Written problem: Extract every line of the material below, word for word, and leave the pictures out of your answer.

── Data for this task

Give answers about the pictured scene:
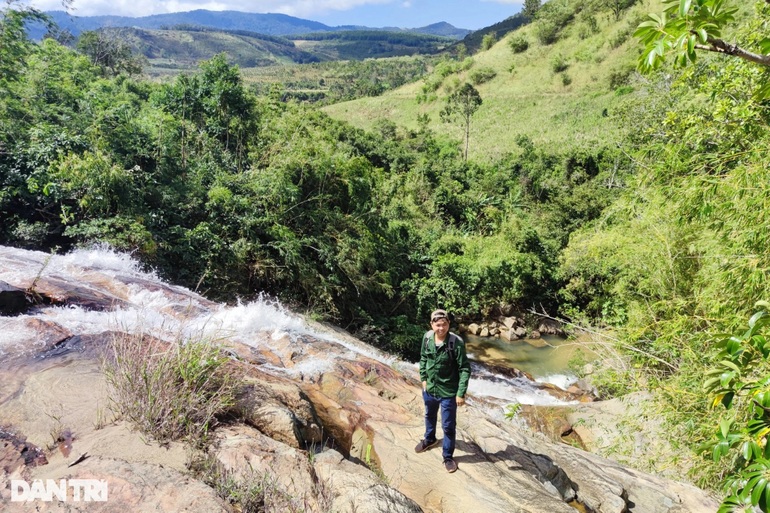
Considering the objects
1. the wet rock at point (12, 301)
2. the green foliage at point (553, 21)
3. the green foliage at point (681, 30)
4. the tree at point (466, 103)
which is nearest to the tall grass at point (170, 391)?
the wet rock at point (12, 301)

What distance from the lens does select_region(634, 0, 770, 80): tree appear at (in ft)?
5.67

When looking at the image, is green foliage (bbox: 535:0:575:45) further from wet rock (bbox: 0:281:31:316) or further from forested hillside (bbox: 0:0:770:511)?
wet rock (bbox: 0:281:31:316)

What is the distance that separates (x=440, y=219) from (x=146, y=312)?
52.1 feet

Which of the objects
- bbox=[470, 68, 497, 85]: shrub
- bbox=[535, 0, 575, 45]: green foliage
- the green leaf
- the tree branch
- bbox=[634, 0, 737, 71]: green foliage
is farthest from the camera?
bbox=[535, 0, 575, 45]: green foliage

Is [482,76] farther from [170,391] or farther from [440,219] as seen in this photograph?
[170,391]

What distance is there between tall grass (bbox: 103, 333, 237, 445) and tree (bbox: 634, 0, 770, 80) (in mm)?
3660

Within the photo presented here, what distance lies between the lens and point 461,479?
3977 millimetres

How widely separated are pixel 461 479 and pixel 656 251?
6.12m

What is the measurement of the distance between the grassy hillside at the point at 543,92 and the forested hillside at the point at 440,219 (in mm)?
15550

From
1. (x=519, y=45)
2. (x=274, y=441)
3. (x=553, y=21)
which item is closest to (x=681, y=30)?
(x=274, y=441)

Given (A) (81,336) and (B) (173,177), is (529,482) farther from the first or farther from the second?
(B) (173,177)

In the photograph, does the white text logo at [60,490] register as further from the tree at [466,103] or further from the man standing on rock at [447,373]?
the tree at [466,103]

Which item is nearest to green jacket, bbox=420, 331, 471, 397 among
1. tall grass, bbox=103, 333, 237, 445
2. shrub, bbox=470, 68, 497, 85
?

────

The completed task:
Give answers about the pictured scene:
Considering the objects
1. the wet rock at point (12, 301)
2. the green foliage at point (553, 21)
3. the green foliage at point (681, 30)
4. the tree at point (466, 103)
which is nearest to the tall grass at point (170, 391)?
the wet rock at point (12, 301)

What distance from the lens does select_region(634, 0, 770, 80): tree appear at (in ft)?
5.67

When looking at the image, is green foliage (bbox: 535:0:575:45) further from wet rock (bbox: 0:281:31:316) or further from forested hillside (bbox: 0:0:770:511)?
wet rock (bbox: 0:281:31:316)

What is the distance that separates (x=440, y=219) from (x=146, y=312)?
52.1 feet

Which of the objects
- bbox=[470, 68, 497, 85]: shrub
- bbox=[535, 0, 575, 45]: green foliage
- the green leaf
- the tree branch
- bbox=[634, 0, 737, 71]: green foliage
is farthest from the camera?
bbox=[535, 0, 575, 45]: green foliage

Is [482,76] farther from [170,391] or farther from [440,219] as seen in this photograph?
[170,391]

What distance is there between tall grass (bbox: 103, 333, 237, 445) and tree (bbox: 634, 0, 770, 80) (in mm)?
3660

Within the photo presented here, what distance lies between the lens and point 461,479?
3977 millimetres

How widely separated are pixel 461 479 and pixel 656 251?
6.12m

What is the measurement of the distance between the grassy hillside at the point at 543,92 and the forested hillside at the point at 440,219 (in mm)?
15550

From
1. (x=519, y=45)
2. (x=274, y=441)
3. (x=553, y=21)
which item is closest to (x=681, y=30)?
(x=274, y=441)

Given (A) (81,336) and (B) (173,177), is (529,482) farther from the first or farther from the second?
(B) (173,177)

In the photograph, does the white text logo at [60,490] register as further from the tree at [466,103] or further from the man standing on rock at [447,373]?
the tree at [466,103]

Which item is nearest to green jacket, bbox=420, 331, 471, 397 among
1. tall grass, bbox=103, 333, 237, 445
2. shrub, bbox=470, 68, 497, 85
?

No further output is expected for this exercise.